§ INSTRUÇÃO DADA A:
Responda às seguintes perguntas sobre o acórdão, uma por linha:
(i) Quem foi o relator?
(ii) Qual foi a votação?
(iii) Segundo o ponto III do sumário, o que reclama uma deficiente alegação dos factos tendentes a comprovarem o justo receio de perda de garantia patrimonial?

§ TEXTO CITADO:
########################################

Acórdão do Tribunal da Relação de Coimbra
Processo:
3722/04
Nº Convencional: JTRC
Relator: JORGE ARCANJO
Descritores: ARRESTO
REQUERIMENTO INICIAL MANIFESTAMENTE INFUNDADO
INDEFERIMENTO LIMINAR DA PROVIDÊNCIA
Data do Acordão: 01/25/2005
Votação: UNANIMIDADE
Tribunal Recurso: TRIBUNAL JUDICIAL DE TOMAR - 3º JUÍZO
Texto Integral: S
Meio Processual: AGRAVO
Decisão: REVOGADA
Legislação Nacional: ARTºS 234º-A, Nº 1, E 406º, Nº 1, AMBOS DO CPC .
Sumário: I – Para a alegação e comprovação do justo receio da perda de garantia patrimonial tem-se entendido, tanto no campo jurisprudencial como na doutrina, que não basta um receio subjectivo do credor, baseado em meras conjecturas, mas há-se esse receio assentar em factos concretos que o revelem à luz de uma prudente apreciação .
II – Para o preenchimento da cláusula geral do justificado receio de perda de garantia patrimonial relevam a forma da actividade do devedor, a sua situação económica e financeira, a maior ou menor solvabilidade, a natureza do património, a dissipação ou extravio de bens, a ocorrência de procedimentos anómalos que revelem o propósito de não cumprir, o montante do crédito, a própria relação negocial estabelecida entre as partes .
III – Uma deficiente alegação dos factos tendentes a comprovarem o justo receio de perda de garantia patrimonial não justifica o indeferimento liminar da providência, antes reclama o convite ao aperfeiçoamento da petição .

########################################

Registos extraídos de uma coleção
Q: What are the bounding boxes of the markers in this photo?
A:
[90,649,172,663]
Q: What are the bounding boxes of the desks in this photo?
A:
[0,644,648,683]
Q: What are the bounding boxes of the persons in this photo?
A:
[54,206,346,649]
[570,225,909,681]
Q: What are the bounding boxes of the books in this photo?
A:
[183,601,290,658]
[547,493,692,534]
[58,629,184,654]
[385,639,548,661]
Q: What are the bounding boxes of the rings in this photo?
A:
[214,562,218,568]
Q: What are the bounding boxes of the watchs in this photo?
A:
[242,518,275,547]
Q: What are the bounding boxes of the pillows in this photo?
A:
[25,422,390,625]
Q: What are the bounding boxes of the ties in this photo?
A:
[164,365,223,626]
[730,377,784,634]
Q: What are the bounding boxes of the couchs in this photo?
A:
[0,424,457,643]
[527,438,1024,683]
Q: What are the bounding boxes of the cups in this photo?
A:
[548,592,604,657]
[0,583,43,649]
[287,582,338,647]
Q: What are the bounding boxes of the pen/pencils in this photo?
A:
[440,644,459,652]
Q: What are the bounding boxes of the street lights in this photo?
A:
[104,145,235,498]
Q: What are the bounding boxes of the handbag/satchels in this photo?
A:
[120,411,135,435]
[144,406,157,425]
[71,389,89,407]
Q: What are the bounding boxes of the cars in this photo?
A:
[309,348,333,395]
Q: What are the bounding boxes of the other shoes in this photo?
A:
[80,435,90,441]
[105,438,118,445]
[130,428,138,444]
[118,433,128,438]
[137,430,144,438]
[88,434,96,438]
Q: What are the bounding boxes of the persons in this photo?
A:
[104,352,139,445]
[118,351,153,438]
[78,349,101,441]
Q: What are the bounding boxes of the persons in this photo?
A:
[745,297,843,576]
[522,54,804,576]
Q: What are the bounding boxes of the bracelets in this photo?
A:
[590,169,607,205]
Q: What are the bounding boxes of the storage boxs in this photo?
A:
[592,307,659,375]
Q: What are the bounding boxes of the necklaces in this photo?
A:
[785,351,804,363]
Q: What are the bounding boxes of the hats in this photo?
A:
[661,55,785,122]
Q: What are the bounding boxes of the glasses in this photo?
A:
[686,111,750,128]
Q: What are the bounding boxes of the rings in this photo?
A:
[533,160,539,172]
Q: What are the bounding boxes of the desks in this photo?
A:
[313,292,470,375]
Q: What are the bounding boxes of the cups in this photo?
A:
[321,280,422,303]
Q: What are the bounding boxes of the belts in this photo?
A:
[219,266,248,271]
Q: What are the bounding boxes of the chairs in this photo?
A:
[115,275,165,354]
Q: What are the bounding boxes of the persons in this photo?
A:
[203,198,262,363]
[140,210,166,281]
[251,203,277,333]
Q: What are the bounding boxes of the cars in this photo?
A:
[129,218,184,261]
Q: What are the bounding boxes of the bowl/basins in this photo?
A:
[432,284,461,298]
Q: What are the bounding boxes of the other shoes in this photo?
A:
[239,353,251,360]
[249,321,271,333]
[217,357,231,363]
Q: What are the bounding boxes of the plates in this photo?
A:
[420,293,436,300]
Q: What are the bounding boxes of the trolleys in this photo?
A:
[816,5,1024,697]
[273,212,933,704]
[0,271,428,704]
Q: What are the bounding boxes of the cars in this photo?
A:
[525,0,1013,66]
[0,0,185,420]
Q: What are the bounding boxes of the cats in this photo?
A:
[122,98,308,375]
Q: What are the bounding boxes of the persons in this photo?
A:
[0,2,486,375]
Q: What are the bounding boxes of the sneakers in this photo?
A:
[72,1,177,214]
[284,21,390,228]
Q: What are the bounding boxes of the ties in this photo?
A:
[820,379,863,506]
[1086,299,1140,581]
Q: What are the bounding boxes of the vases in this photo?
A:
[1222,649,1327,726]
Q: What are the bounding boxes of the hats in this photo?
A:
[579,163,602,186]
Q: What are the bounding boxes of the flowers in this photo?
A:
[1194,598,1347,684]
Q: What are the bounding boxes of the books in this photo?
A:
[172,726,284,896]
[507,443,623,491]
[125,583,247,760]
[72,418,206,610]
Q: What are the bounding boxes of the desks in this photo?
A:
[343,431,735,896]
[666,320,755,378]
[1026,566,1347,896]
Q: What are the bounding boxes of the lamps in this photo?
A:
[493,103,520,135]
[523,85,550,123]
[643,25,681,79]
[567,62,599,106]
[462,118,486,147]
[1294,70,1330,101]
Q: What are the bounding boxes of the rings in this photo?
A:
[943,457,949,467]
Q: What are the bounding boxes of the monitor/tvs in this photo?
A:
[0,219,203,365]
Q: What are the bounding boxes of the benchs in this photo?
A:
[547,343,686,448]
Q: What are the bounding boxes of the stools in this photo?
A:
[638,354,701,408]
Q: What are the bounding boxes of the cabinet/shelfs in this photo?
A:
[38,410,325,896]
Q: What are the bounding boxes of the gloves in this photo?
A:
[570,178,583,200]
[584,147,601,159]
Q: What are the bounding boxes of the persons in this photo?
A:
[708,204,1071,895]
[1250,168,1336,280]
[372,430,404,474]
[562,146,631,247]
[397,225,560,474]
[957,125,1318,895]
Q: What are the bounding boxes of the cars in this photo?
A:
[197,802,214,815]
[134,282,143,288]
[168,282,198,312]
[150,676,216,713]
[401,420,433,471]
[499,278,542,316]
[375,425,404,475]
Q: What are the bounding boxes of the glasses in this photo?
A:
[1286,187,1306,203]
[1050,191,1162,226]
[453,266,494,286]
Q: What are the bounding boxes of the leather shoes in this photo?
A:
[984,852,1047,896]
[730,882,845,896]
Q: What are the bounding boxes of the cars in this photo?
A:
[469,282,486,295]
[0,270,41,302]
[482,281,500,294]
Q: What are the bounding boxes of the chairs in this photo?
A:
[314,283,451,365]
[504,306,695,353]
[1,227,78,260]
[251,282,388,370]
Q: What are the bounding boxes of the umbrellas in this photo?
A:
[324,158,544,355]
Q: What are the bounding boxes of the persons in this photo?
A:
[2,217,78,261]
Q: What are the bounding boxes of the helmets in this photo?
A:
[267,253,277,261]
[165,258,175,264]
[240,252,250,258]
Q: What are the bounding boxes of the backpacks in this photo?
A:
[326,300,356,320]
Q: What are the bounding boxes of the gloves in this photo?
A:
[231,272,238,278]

########################################

§ INSTRUÇÃO DADA B:
Edite o trecho das entradas da coleção que começa na primeira entrada e termina na linha que contém "[78,349,101,441]", ambas incluídas, trocando "bounding boxes" por "coordinates" e deixando tudo o resto igual. Devolva apenas esse trecho.

§ RESPOSTA COMPLETA A:
(i) Jorge Arcanjo.
(ii) Unanimidade.
(iii) O convite ao aperfeiçoamento da petição.

§ RESPOSTA COMPLETA B:
Q: What are the coordinates of the markers in this photo?
A:
[90,649,172,663]
Q: What are the coordinates of the desks in this photo?
A:
[0,644,648,683]
Q: What are the coordinates of the persons in this photo?
A:
[54,206,346,649]
[570,225,909,681]
Q: What are the coordinates of the books in this photo?
A:
[183,601,290,658]
[547,493,692,534]
[58,629,184,654]
[385,639,548,661]
Q: What are the coordinates of the rings in this photo?
A:
[214,562,218,568]
Q: What are the coordinates of the watchs in this photo?
A:
[242,518,275,547]
Q: What are the coordinates of the pillows in this photo?
A:
[25,422,390,625]
Q: What are the coordinates of the ties in this photo?
A:
[164,365,223,626]
[730,377,784,634]
Q: What are the coordinates of the couchs in this photo?
A:
[0,424,457,643]
[527,438,1024,683]
Q: What are the coordinates of the cups in this photo?
A:
[548,592,604,657]
[0,583,43,649]
[287,582,338,647]
Q: What are the coordinates of the pen/pencils in this photo?
A:
[440,644,459,652]
Q: What are the coordinates of the street lights in this photo?
A:
[104,145,235,498]
Q: What are the coordinates of the handbag/satchels in this photo?
A:
[120,411,135,435]
[144,406,157,425]
[71,389,89,407]
Q: What are the coordinates of the cars in this photo?
A:
[309,348,333,395]
Q: What are the coordinates of the other shoes in this photo?
A:
[80,435,90,441]
[105,438,118,445]
[130,428,138,444]
[118,433,128,438]
[137,430,144,438]
[88,434,96,438]
Q: What are the coordinates of the persons in this photo?
A:
[104,352,139,445]
[118,351,153,438]
[78,349,101,441]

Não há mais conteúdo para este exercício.